Following my podcast interview with Cesar Alvarez last week, we exchanged a few emails discussing the DTAYS Quantitative Growth Fund. Cesar did me a HUGE favor by backtesting my rules over the past 10 years. While he could not replicate the IBD 50 stock universe that the QG Fund is based on, he suggested that if the rules worked well, they should also work on a wider universe.
The thought of having some backtesting data for the QG Fund got me really excited. But even I didn’t expect the 51 page spreadsheet that Cesar emailed me. He literally tested every possible tweak and combination of the parameters.
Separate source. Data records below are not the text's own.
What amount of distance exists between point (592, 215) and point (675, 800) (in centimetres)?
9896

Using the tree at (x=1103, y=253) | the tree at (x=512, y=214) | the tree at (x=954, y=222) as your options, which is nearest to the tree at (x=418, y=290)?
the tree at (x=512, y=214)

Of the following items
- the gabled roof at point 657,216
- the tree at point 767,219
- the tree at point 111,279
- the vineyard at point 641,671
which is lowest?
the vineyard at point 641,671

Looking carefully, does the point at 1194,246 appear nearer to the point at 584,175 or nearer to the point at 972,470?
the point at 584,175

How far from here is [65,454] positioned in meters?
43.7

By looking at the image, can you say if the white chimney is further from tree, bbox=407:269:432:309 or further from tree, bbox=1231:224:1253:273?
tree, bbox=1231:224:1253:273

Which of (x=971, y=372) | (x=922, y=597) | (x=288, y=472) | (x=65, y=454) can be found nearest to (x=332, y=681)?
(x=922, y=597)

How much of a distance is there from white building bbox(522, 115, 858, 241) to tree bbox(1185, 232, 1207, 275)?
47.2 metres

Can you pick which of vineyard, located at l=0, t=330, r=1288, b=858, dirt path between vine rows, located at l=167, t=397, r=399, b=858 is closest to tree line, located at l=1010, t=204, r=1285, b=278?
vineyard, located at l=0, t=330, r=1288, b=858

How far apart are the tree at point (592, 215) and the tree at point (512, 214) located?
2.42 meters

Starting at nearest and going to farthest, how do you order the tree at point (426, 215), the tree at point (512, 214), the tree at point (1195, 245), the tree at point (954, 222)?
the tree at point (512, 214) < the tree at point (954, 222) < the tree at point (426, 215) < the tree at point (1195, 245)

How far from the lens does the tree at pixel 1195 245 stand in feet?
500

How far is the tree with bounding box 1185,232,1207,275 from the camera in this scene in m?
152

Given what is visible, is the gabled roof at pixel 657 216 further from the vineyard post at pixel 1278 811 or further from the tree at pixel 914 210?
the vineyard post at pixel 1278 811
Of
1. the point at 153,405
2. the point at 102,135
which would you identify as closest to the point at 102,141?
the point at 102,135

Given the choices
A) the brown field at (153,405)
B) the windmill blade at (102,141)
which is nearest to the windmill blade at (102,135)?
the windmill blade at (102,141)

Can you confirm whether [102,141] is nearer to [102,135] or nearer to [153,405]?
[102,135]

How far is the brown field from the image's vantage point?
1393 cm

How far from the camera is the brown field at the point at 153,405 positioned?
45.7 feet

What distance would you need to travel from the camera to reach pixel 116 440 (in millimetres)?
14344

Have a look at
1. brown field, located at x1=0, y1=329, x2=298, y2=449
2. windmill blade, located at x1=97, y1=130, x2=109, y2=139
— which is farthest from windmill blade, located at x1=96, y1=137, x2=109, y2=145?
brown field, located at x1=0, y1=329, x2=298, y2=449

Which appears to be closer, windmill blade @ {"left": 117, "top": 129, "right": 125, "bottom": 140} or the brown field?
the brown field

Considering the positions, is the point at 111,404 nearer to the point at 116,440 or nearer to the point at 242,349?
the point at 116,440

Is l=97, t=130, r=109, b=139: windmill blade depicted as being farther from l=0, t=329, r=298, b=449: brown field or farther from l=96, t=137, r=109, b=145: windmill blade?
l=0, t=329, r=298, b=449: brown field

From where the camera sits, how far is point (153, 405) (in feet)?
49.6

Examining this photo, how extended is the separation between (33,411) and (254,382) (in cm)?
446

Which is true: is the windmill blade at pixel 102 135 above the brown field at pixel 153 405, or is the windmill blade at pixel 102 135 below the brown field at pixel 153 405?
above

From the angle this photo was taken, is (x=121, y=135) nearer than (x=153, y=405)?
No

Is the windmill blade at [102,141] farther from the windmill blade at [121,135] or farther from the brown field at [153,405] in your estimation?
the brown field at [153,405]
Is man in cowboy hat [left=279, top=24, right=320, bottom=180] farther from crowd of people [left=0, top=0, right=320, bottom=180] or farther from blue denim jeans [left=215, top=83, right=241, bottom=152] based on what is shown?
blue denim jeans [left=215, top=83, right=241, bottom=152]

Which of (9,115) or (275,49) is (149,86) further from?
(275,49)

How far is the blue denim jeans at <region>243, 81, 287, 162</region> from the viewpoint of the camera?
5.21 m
Some of the versions were able to post average annual returns as high as 14% with maximum drawdowns of less than 20%.
The Big Adjustment
The biggest difference between the current DTAYS Quantiative Growth Fund and the versions that Cesar discovered to be more profitable were the values used for the stops. The research shows that both my 8% initial stop and my 3ATR trailing stop are too tight. Using wider stops for both parameters for both types of stops dramatically improved performance.
Because the results were not even close with respect to stops, I have decided to use that data to adjust the rules of the DTAYS Quantitative Growth Fund. I did not want to make a snap decision though, so I continued to follow the old stops until this weekend.
Moving forward, the QG Fund will base its exits exclusively on a 5ATR stop. The initial fixed stop will be completely eliminated. This will simplify the strategy, while at the same time giving each individual position more breathing room.
Stocks Leaving the Fund
The QG Fund saw three of its 17 holdings signal exits this week. Each of these three exits was triggered by a crossing of the 3ATR trailing stop. (At this point, two of them would have broken through a 5ATR stop as well.)
The exit signals started with ANFI breaking down on Tuesday. Then, JAZZ followed on Wednesday and GMCR signalled a third exit on Thursday. The losses in JAZZ and GMCR were each less than 2%, so they did not take a major toll on the overall portfolio. However, the ANFI trade produced a loss of almost 10%.
Overall Fund Performance
In addition to the three stocks that triggered exit signals, there were also a fair number of holdings that gave pack partial profits this week. At the end of the week, the fund’s total value is $99,381.59. This represents an overall loss of 0.6% for the year. As a point of comparison, the NASDAQ is up 3.98%, the S&P 500 is up 1.50%, and the DOW is down 0.73% on the year.
Here is what the individual positions remaining in the QG Fund look like this weekend:
As you can see, most of the stocks in the fund have given back some of the profits they were sitting on from last weekend.
Stocks Entering the Fund
Despite what appeared to be a shaky weak for leading stocks, the SPY still continued higher. Therefore, the DTAYS Quantitative Growth Fund is still in buy mode and looking to fill six empty slots in its portfolio.
My weekend scan of the IBD 50 produced the following 15 stocks that make the cut this week:
MTW, MANH, CAR, URI, WYNN, SAVE, GRFS, THRM, NVO, SWKS, MYL, SBNY, ALK, PCLN, QIHU
Of those stocks, the fund already owns MTW, MANH, and WYNN. Since we only need to fill six spots, the new additions will be:
CAR, URI, SAVE, GRFS, THRM, NVO
I have placed orders to enter these positions at the open on Monday morning.